* [Goal]:
Reproduce every line of the listing below verbatim, omitting the pictures.

══ Material provided ══

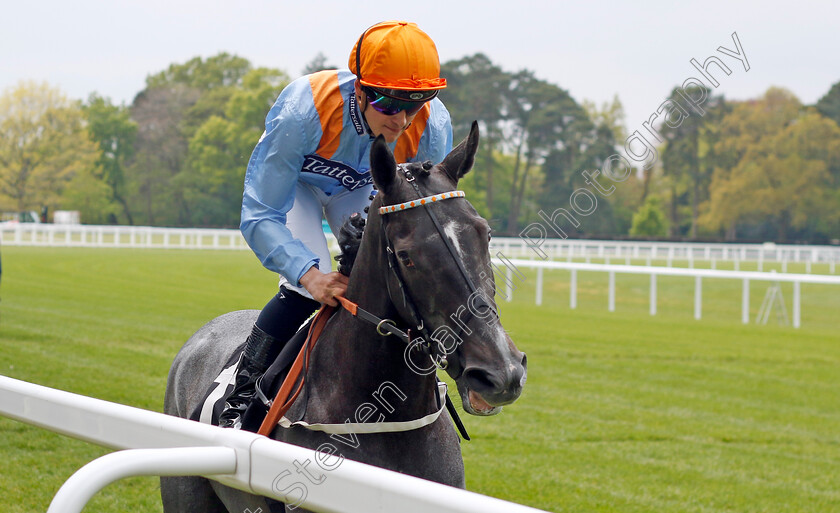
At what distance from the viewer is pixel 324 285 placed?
2.52 m

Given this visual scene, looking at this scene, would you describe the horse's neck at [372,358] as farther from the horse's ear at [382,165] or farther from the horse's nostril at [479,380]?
the horse's nostril at [479,380]

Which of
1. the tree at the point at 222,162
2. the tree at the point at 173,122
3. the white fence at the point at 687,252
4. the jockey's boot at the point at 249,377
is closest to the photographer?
the jockey's boot at the point at 249,377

═══

* [The output]:
At what distance from the viewer is pixel 324 285 placed?
2.52 m

Given this visual scene, looking at this scene, would you describe the horse's neck at [372,358] as farther from the horse's ear at [382,165] or farther from the horse's nostril at [479,380]?
the horse's nostril at [479,380]

Which of
1. the tree at the point at 222,162
2. the tree at the point at 173,122
3. the white fence at the point at 687,252
4. the jockey's boot at the point at 249,377
is closest to the photographer?
the jockey's boot at the point at 249,377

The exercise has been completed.